Background
Uche Okoroafor, a Nigerian citizen, applied in June 2024 for a two-week temporary resident visa (TRV) to visit his brother, a Canadian citizen, in Canada. In support of his application, he submitted personal bank statements showing a closing balance of approximately CAD $25,787, a letter confirming his role as CEO of two Nigerian corporations, the corporations’ registration documents, a bank reference letter, his brother’s invitation letter and Canadian passport, a Nigerian land title certificate, and his wedding certificate and photographs.
An IRCC visa officer refused the application in November 2024, concluding that the applicant’s assets and financial circumstances were insufficient to support his stated travel purpose, and that he had not demonstrated strong enough economic ties to Nigeria to provide adequate incentive to return. Specifically, the officer noted that the application contained limited information about the applicant’s claimed businesses, including no evidence of ongoing operations or income generated from them. Okoroafor sought judicial review, arguing the decision was unreasonable and that he was denied procedural fairness by not receiving a letter inviting him to address the officer’s concerns.
The Court’s Holding
Justice Régimbald dismissed the application, finding the officer’s decision both reasonable and procedurally fair. The court held that the officer’s concerns about the sufficiency of business documentation were well-founded: while the applicant’s personal bank statements showed numerous deposits, very few were traceable to his two corporations, and he had not submitted the business bank account statements, tax clearance certificates, or trade certificates required by the IRCC’s publicly available Temporary Resident Visa: Lagos Visa Office Instructions. The officer’s conclusion that the applicant had not demonstrated he would return to Nigeria was therefore intelligible, transparent, and justified on the evidence provided.
On procedural fairness, the court reaffirmed that TRV applicants bear the full onus of putting their best foot forward and providing all required documentation. Because the officer’s concerns went to the sufficiency of evidence rather than the credibility of the applicant, there was no obligation to send a procedural fairness letter or otherwise alert the applicant to weaknesses in his file before refusing. The publicly available Lagos Visa Office Instructions constituted adequate notice of what was required, and the applicant’s failure to comply with those instructions was the source of the refusal.
Key Takeaways
- A TRV refusal based on insufficient business documentation is reasonable where the applicant, as a self-employed person, did not submit required items specified in the IRCC’s Lagos Visa Office Instructions, including certified business bank statements for the past six months, tax clearance certificates, and trade certificates.

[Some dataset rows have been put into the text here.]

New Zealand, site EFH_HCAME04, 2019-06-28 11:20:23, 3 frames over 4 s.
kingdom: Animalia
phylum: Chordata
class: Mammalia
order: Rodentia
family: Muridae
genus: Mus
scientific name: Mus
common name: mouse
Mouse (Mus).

- There is no duty on a visa officer to send a procedural fairness letter when the deficiency in an application is one of evidentiary sufficiency rather than credibility — the applicant’s onus is to submit a complete application from the outset.
- Publicly available IRCC visa office instructions provide sufficient notice of the documentary case an applicant must meet; failure to consult and comply with those instructions is at the applicant’s peril.
Why It Matters
This decision reinforces the high evidentiary bar facing self-employed TRV applicants from Nigeria (and by analogy, other jurisdictions with dedicated visa office instructions). It makes clear that providing some evidence of business ownership is not enough — officers are entitled to require corroborating financial records such as certified business bank statements and tax clearance certificates, and an incomplete file will not trigger any procedural right to cure the deficiency before a refusal issues.
For immigration practitioners, the case is a practical reminder to consult jurisdiction-specific IRCC visa office instructions — which can impose documentary requirements beyond the general TRV checklist — and to ensure self-employed clients submit a complete corporate financial record, not merely incorporation documents and personal bank statements, before filing.